Telomere dysfunction, autoimmunity and aging

Abstract

Immune aging is associated with loss of critical immune functions, such as host protection from infection and malignancy. Unexpectedly, immunosenescence also renders the host susceptible to inflammation, which may translate into tissue-damaging disease as the senescent immune system loses its ability to maximize inflammatory protection while minimizing inflammatory injury. On the other hand, chronic inflammation associated with immune-mediated disease represents a profound stress factor for the immune system, affecting cellular turn-over, replication and exhaustion. Immune cell longevity is tightly connected to the functional integrity of telomeres which are regulated by cell multiplication, exposure to oxidative stress and DNA repair mechanisms. Lymphocytes are amongst the few cell types that can actively elongate telomeres through the action of telomerase. In patients with the autoimmune disease rheumatoid arthritis (RA), telomerase deficiency is associated with prematurity of immune aging. Patients with RA have other defects in DNA repair mechanisms, including the kinase Ataxia telangiectasia mutated (ATM), critically involved in the repair of DNA double strand breaks. ATM deficiency in RA shortens lymphocyte survival. Dynamics of telomeric length and structure are beginning to be understood and have distinct patterns in different autoimmune diseases, suggesting a multitude of molecular mechanisms defining the interface between chronic immune stimulation and progressive aging of the immune system.

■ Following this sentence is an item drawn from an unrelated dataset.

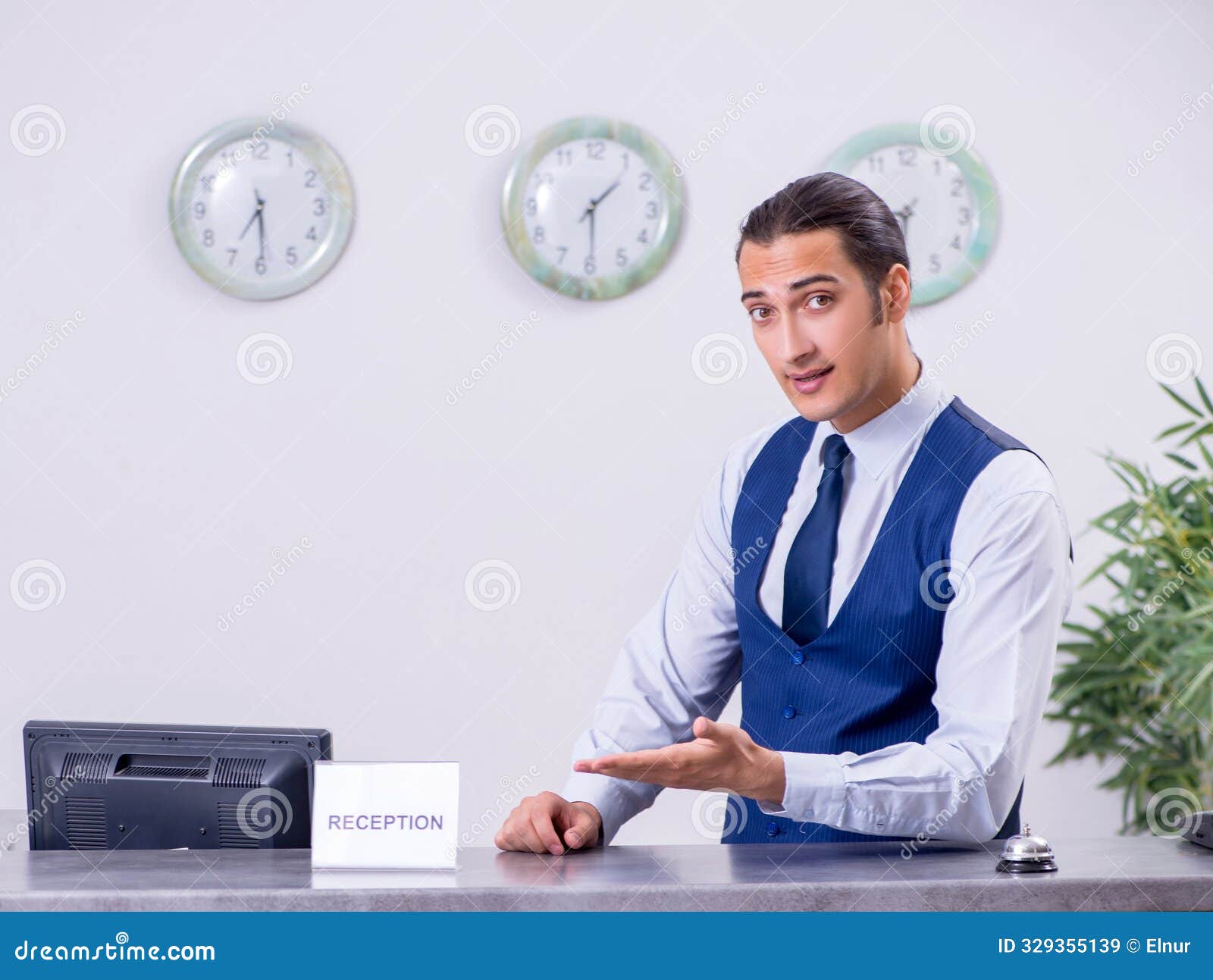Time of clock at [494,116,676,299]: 1:29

Keywords: Autoimmunity; Diabetes; Lupus; Rheumatoid arthritis; Sarcoidosis; Shelterin; Telomerase; Telomere; Telomere Dysfunction.

Figure 1. Telomeres and Telomeric Protection

A) Telomere staining of a CD4 T-cell metaphase spread with telomeres stained in red (PNA probe) and DNA stained in blue (DAPI). Telomeres end in a 3′ overhang that is elongated by telomerase. B) Telomeric ends are protected by a protein complex termed shelterin. The shelterin members TRF1 and TRF2 bind to the double stranded portion of the telomere, POT1 binds to the single stranded part. The three proteins are interconnected by TPP1 and TIN2. RAP1 binds only to TRF2 and modulates its function.

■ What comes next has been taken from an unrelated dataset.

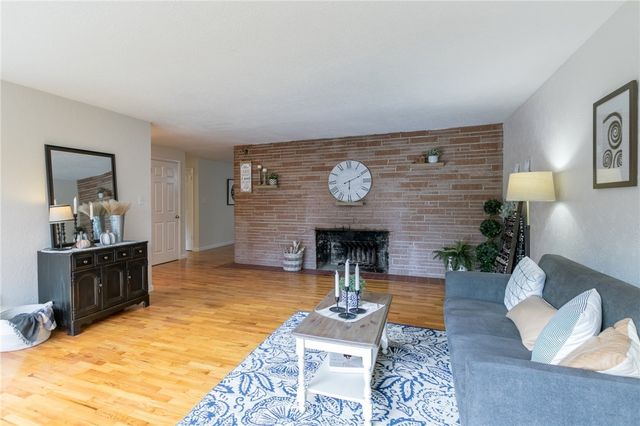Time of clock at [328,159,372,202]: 6:10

Figure 2. Consequence of CD28 loss in T-cells

Upon aging or repeated antigenic stimulation, T-cells lose the co-stimulatory receptor CD28. The downregulation of CD28 is associated with multiple changes in T cell surface receptors, including the upregulation of the cytokine receptor IL12A as well as the acquisition of NK-cell receptors and mediators, including CD158B1, CD158K, CD94, CD244 and perforin and granzyme B and H.

Figure 3. Telomeric dysfunction in hematopoietic progenitor cells and CD4 naïve T-cells in RA

A) Healthy CD34 cells differentiate into CD4 naïve cells with a slight loss of telomeric length. Upon stimulation, CD4 naïve T-cells upregulate telomerase and are therefore capable of dampening the impact of massive cellular expansion associated with the priming response. B) CD34⁺ hematopoietic stem/progenitor cells from patients with RA already have shorter telomeres compared to their healthy counterparts. Thus, the hematopoietic differentiation program starts with a much diminished telomere reserve. Telomeres in RA naïve CD4 cells are shortened by 1500 kb. Upon stimulation, such CD4 naïve cells fail to fully upregulate telomerase leading to an aggravated loss of telomere repeats during clonal expansion.